You will need to invest in larger, draft-sized tack and equipment to properly fit your big boy. Halters, bridles, saddles, blankets, etc., can be found in some local horse tack stores and can be ordered online through many horse supply houses.

Horse-powered farm equipment may need to be purchased if you plan to work your land with your horse.

You may need to purchase a larger and wider trailer to transport your draft, which may mean selling your slant load trailer for one with straight load capacity. Stalling accommodations need to be considered because a typical 10x12 stall will not work well for a draft horse.

The biggest challenge facing those new to draft horse ownership is learning how to “drive” a horse and wagon. There are many details involved in successfully harnessing a horse and hitching him to the wagon.

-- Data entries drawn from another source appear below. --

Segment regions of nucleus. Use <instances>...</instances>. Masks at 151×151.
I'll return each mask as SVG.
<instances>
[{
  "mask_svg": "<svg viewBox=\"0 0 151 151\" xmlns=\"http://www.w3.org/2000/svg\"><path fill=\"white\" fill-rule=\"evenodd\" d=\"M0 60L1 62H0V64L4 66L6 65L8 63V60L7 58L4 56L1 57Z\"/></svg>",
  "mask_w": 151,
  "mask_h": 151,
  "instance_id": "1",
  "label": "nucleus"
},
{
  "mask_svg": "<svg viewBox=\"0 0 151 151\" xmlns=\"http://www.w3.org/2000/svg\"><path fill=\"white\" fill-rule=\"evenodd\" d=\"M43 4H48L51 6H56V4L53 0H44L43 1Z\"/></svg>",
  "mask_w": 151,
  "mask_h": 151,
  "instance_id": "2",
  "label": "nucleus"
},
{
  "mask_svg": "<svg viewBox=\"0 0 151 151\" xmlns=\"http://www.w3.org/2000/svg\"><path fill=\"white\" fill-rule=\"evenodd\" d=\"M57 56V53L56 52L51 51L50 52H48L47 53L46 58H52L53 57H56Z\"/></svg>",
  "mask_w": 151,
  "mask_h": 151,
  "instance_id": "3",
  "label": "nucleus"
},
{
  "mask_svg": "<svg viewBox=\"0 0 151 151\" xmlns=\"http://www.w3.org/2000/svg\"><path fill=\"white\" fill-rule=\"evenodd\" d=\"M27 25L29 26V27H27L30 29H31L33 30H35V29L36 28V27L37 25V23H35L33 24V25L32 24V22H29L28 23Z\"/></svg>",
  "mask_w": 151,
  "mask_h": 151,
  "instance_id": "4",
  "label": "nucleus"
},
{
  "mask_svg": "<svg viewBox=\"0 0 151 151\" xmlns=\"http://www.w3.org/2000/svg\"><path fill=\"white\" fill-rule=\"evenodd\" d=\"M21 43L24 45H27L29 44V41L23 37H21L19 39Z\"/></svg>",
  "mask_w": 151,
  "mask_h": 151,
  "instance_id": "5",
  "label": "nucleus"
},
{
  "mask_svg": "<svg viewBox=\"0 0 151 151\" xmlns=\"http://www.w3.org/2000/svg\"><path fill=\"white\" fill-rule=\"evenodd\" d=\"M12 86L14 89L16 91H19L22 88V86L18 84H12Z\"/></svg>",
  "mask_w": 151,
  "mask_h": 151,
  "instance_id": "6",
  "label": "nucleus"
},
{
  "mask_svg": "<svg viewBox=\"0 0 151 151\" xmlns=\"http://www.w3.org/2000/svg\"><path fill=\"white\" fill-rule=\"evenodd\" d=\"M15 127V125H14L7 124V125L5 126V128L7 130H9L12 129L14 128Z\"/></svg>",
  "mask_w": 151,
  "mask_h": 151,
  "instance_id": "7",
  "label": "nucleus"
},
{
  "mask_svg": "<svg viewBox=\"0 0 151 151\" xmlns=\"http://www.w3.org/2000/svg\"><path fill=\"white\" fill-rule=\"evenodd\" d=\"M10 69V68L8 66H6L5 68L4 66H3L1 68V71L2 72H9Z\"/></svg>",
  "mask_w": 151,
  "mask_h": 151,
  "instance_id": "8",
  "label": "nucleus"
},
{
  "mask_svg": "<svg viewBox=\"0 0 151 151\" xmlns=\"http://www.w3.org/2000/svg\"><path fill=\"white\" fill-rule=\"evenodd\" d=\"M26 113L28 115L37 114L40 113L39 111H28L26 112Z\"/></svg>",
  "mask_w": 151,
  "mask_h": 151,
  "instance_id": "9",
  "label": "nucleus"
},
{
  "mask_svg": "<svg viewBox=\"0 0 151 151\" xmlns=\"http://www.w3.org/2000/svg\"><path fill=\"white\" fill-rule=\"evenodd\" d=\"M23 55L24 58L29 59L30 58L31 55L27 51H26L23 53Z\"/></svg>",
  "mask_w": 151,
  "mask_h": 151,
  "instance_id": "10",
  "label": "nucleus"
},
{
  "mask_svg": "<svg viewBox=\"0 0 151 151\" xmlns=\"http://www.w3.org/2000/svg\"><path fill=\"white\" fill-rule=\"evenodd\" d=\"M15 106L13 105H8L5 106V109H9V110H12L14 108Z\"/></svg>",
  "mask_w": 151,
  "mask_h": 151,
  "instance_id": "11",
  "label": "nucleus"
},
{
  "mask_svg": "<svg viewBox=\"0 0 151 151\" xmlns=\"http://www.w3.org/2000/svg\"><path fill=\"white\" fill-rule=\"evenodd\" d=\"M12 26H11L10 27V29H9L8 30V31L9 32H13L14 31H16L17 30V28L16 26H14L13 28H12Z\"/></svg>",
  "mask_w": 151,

There are always solutions to challenges. As with any new horse endeavor, always seek out those who have great experience in handling drafts. Many states have Amish communities from which you may employ the help of a friendly Amish man to show you the ropes of working with your draft horse. Many rural communities have folks who participate in plow days and draft pulls. These experienced horsemen may also be able to instruct you in the nuances of draft ownership and handling.

Some horse auctions, particularly those in draft horse areas, will have wagons, farm equipment, tack, and other items specifically needed for your draft horse. Some saddle makers have draft sized English and western saddles, as well as bridles, halters, etc. for your big horse.

Just as with any other breed, your draft horse is surely to provide you with many years of enjoyment and quickly become a member of your family.